- _Source text_:
Business owners, insolvency experts and bureaucrats are cautiously awaiting to see how the end of JobKeeper is going to impact the Australian economy over the coming weeks.
Insolvency laws were introduced during the peak of the covid-19 lockdown to protect businesses. On top of this the $90 billion JobKeeper wage subsidy scheme made it possible for millions of Australians to remain employed over the course of the pandemic.
Some businesses in Melbourne at the very worst were closed for up to eight months during the pandemic. With no income or opportunity to open their business to customers, the JobKeeper subsidy threw business owners a lifeline and made it possible for them to put food on the table and support their family.
When it was first introduced in March 2020, JobKeeper gave businesses $1,500 per fortnight for each employee to help pay their staff’s wages.
The main objective of the scheme was to maintain a connection between workers and employers, allowing a quicker recovery when the health crisis was under control.
As a direct consequence of the government’s stimulus the number of Australian businesses winding up halved in 2020. This is surprising when taking into consideration that Australia went into its first recession in three decades.
The “safe harbour” provisions have concluded, and the end of JobKeeper will now force the majority of marginal businesses to close permanently.

- _Recorded information_:
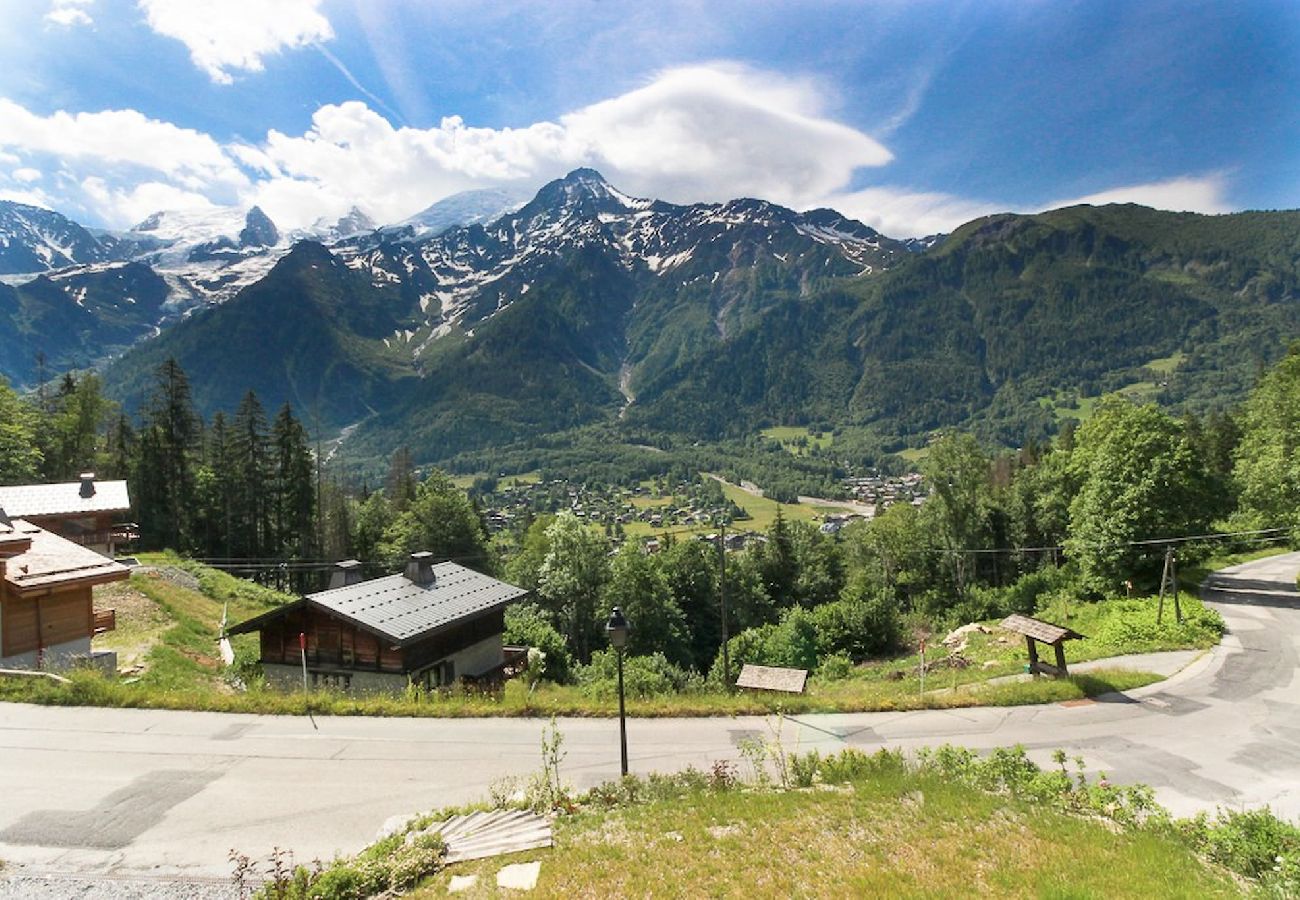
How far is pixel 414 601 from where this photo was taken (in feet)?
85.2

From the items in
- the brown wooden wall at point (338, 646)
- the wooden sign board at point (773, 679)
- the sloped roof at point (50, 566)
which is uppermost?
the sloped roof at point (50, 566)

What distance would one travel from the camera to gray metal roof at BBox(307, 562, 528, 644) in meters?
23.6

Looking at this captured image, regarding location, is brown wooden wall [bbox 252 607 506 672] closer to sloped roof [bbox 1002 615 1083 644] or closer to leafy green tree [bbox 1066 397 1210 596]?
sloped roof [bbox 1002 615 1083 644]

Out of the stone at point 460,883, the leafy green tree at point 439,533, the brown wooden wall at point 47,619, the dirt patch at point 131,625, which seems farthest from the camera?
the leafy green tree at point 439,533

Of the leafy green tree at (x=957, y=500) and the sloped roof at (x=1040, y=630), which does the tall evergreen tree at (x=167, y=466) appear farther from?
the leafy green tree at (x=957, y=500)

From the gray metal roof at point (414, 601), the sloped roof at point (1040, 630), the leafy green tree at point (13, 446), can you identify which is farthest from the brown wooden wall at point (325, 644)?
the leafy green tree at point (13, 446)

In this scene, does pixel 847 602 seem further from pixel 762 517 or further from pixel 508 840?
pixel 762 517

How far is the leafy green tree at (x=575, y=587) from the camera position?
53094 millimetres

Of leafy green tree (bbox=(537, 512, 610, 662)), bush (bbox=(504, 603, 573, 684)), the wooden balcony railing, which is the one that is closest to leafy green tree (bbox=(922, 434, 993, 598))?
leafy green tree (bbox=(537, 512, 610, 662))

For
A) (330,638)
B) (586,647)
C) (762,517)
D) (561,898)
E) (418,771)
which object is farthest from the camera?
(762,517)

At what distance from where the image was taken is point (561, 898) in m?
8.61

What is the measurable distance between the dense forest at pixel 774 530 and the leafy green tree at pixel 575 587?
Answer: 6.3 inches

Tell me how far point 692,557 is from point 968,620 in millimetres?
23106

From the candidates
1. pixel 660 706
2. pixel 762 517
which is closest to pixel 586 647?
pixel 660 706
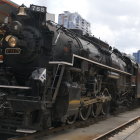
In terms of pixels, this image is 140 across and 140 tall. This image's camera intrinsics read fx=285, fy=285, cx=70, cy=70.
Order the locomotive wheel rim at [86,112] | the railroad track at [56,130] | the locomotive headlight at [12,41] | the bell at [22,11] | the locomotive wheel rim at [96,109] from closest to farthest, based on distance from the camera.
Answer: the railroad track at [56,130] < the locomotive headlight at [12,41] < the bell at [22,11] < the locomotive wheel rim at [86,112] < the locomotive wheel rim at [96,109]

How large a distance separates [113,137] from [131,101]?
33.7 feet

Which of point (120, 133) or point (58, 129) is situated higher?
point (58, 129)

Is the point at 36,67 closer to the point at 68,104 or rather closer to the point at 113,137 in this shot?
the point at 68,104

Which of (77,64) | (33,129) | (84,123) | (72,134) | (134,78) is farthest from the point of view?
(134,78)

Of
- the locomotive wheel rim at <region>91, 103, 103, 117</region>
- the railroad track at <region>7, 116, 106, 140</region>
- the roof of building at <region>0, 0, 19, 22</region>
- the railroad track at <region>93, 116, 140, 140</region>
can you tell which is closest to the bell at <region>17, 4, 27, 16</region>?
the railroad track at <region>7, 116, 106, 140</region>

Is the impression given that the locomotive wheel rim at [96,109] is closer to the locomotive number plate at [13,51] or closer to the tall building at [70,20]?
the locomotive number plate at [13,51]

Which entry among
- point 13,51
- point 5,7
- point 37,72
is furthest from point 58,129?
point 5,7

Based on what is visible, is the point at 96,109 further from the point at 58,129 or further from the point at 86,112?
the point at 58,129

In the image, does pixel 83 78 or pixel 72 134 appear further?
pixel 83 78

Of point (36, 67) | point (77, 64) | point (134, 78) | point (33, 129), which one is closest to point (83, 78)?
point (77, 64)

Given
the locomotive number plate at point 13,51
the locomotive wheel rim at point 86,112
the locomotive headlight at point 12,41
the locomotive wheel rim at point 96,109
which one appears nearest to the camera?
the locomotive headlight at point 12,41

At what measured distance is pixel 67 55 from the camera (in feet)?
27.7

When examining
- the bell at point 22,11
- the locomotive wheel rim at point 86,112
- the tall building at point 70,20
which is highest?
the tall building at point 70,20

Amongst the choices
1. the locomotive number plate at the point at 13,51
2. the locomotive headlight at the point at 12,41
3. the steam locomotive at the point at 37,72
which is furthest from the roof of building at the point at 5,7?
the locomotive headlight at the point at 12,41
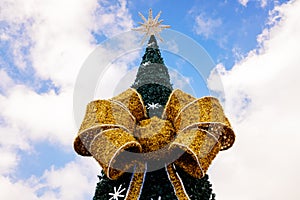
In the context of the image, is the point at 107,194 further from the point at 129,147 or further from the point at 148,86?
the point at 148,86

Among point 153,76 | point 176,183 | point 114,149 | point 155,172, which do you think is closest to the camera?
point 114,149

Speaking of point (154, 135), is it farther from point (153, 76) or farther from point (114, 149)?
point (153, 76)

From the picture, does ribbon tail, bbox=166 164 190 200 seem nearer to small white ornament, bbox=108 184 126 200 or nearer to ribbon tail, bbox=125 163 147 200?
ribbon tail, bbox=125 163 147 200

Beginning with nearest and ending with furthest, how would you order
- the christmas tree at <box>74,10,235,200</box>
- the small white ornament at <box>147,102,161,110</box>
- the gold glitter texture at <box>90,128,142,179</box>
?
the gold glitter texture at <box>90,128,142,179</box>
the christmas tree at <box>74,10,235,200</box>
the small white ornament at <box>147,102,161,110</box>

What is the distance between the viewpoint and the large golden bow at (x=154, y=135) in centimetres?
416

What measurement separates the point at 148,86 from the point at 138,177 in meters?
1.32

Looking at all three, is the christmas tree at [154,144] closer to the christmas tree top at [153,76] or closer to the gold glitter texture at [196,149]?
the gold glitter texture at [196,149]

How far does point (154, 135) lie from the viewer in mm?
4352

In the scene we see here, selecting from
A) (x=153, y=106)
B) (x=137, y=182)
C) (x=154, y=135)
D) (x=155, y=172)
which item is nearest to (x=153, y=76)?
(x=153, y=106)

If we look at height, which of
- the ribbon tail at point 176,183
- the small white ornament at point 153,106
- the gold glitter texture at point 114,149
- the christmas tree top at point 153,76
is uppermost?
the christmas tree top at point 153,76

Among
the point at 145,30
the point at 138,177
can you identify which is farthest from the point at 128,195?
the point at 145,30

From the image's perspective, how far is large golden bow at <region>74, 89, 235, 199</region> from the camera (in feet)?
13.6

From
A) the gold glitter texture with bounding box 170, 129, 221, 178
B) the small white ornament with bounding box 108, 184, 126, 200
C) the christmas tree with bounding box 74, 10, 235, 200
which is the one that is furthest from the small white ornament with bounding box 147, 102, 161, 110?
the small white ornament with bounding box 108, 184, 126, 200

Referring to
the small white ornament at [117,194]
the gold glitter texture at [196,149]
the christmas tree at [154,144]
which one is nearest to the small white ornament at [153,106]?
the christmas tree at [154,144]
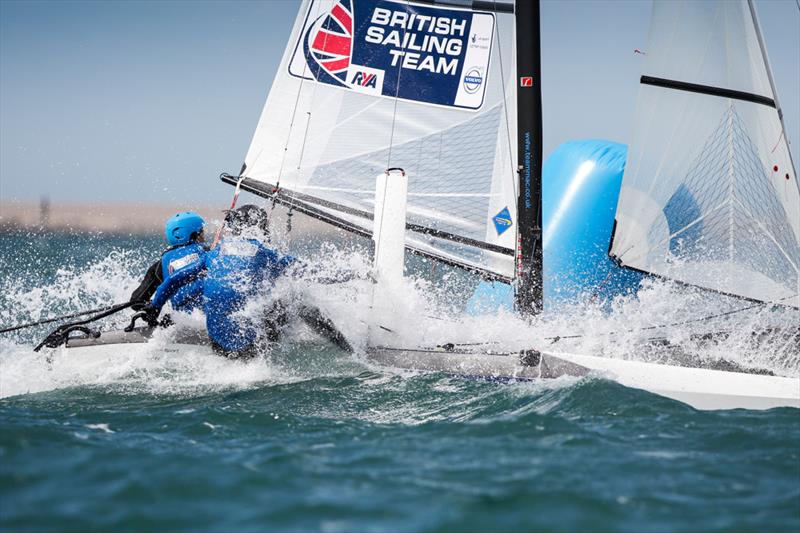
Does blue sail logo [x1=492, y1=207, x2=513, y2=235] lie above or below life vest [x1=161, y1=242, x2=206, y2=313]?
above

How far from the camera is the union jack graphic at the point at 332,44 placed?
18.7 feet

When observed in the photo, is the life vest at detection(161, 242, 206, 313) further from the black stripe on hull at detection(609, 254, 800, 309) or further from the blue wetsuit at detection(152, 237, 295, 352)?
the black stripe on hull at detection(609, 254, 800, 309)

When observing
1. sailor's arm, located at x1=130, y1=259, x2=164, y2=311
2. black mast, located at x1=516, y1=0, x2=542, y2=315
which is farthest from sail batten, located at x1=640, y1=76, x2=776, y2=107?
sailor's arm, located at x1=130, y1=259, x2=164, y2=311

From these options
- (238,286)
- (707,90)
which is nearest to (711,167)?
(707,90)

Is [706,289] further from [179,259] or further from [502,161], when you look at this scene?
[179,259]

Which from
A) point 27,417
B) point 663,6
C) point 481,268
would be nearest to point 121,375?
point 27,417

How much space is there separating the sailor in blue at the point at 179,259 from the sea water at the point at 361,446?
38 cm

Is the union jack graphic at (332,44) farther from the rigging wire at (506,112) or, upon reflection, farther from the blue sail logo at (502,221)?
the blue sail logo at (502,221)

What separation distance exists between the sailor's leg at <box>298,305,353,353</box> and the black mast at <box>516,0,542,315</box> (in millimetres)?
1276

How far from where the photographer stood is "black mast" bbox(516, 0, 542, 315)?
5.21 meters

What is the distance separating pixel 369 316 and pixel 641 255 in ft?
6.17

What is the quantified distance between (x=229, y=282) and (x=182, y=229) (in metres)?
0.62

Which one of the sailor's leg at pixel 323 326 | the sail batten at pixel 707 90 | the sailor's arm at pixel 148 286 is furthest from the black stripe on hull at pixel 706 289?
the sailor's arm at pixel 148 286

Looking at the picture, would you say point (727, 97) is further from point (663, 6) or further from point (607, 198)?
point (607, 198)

- _Things to do_:
1) According to the JobKeeper article, how much did JobKeeper give businesses for each employee when it was first introduced in March 2020?
2) Reproduce the section of the JobKeeper article that begins with the words containing "Business owners, insolvency" and ends with "their staff’s wages.".
The entries play no part in the tasks for the JobKeeper article.

- _Written answers_:
1) $1,500 per fortnight for each employee.

2)
Business owners, insolvency experts and bureaucrats are cautiously awaiting to see how the end of JobKeeper is going to impact the Australian economy over the coming weeks.
Insolvency laws were introduced during the peak of the covid-19 lockdown to protect businesses. On top of this the $90 billion JobKeeper wage subsidy scheme made it possible for millions of Australians to remain employed over the course of the pandemic.
Some businesses in Melbourne at the very worst were closed for up to eight months during the pandemic. With no income or opportunity to open their business to customers, the JobKeeper subsidy threw business owners a lifeline and made it possible for them to put food on the table and support their family.
When it was first introduced in March 2020, JobKeeper gave businesses $1,500 per fortnight for each employee to help pay their staff’s wages.